Obamacare - the Patient Protection and Affordable Care Act - was enacted in March, though many of its provisions won't take effect until 2014.
But it didn't take four years for indications to surface that Obamacare could actually make things worse.
"Emergency rooms, the only choice for patients who can't find care elsewhere, may grow even more crowded with longer wait times under the nation's new health law," The Associated Press reported this week.
"That might come as a surprise to those who thought getting 32 million more people covered by health insurance would ease ER crowding," writes The AP's Carla K. Johnson. "It would seem these patients would be able to get routine health care by visiting a doctor's office, as most of the insured do. But it's not that simple."
Contrary to popular perceptions, The AP found "People without insurance aren't the ones filling up the nation's emergency rooms," for one thing. Instead, the biggest users of emergency rooms, by far, are the beneficiaries of Medicaid, the tax-funded medical welfare program for the low-income and the disabled. The new health insurance law will increase their ranks by about 16 million, while "many family doctors limit the number of Medicaid patients they take because of low government reimbursements," The AP reports.
Massachusetts passed an insurance mandate back in 2006, on which the pending federal scheme is largely modeled. Yet Massachusetts reports ER visits have continued to rise since the law passed.
"Just because we've insured people doesn't mean they now have access," said Dr.
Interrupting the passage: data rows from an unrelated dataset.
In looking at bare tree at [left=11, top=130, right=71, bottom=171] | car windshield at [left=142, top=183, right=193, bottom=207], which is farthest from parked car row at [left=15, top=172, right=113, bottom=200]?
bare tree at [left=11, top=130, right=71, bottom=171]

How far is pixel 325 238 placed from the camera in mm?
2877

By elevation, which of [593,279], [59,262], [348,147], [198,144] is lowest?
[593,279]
Elijah Berg, a Boston area ER doctor. "They're coming to the emergency department because they don't have access to alternatives."
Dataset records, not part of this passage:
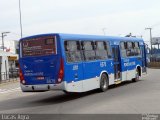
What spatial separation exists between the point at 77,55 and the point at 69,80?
1.57 m

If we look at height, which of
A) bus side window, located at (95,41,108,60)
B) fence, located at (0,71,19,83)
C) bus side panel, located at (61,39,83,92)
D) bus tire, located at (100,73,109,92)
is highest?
bus side window, located at (95,41,108,60)

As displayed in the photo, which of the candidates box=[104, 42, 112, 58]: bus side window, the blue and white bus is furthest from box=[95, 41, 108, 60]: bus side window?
box=[104, 42, 112, 58]: bus side window

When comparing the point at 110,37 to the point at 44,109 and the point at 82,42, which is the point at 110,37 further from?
the point at 44,109

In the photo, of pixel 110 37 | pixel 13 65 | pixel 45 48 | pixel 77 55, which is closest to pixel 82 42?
pixel 77 55

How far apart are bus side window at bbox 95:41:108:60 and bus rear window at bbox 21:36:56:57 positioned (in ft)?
Result: 11.8

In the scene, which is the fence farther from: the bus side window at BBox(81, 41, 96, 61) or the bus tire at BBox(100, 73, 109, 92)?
the bus side window at BBox(81, 41, 96, 61)

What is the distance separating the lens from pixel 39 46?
56.2ft

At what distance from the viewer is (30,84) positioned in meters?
17.2

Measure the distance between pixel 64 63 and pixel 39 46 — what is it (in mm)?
1463

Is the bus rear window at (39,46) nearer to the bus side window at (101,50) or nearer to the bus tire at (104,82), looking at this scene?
the bus side window at (101,50)

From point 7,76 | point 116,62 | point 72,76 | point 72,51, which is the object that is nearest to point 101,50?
point 116,62

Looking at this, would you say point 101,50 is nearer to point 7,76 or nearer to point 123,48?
point 123,48

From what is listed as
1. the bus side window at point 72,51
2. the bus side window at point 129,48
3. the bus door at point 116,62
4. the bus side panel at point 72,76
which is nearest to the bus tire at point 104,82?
the bus door at point 116,62

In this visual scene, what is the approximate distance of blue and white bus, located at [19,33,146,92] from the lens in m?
16.5
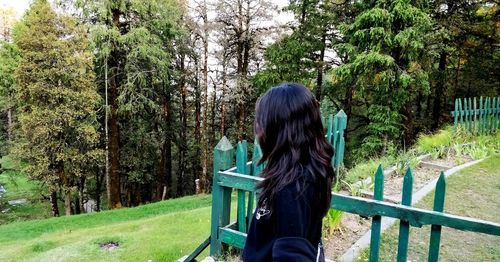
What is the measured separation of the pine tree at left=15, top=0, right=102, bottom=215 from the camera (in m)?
13.4

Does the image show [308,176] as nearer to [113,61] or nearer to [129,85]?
[129,85]

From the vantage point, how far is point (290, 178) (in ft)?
4.35

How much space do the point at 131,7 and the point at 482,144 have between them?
12780mm

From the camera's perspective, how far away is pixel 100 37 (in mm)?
13547

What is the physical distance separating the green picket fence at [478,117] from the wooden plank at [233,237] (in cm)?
704

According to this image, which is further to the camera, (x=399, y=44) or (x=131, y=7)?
(x=131, y=7)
No access? But weren't Obamacare and Romneycare both supposed to guarantee everyone "access"?
There are plenty of areas in American health care with no crowding or waiting - plastic surgery comes to mind.
Plastic surgeons perform elective procedures, and are free to set profitable rates. ERs, in contrast, are seen as losers. The American Hospital Association reports a 10 percent decline in the number of U.S. emergency departments serving the public from 1991 to 2008, even as ER visits rose dramatically.
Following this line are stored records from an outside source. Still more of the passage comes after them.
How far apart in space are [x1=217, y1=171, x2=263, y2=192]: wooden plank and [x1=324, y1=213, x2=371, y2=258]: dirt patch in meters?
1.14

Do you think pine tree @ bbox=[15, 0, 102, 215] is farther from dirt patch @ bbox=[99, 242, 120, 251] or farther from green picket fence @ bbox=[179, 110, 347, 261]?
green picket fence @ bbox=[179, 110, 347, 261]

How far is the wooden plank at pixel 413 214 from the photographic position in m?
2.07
The obvious economic solution would be to raise rates, serving only those who can be trusted to pay in full.
Unfortunately, no matter how "progressive" and "altruistic" it may sound, the doctrine that health care is a "right" for which no one should have to pay - a sacred precinct into which such Philistine undertakings as price-setting should never be allowed to intrude - leads to less pleasant outcomes, as the Soviet Union spent 75 years demonstrating.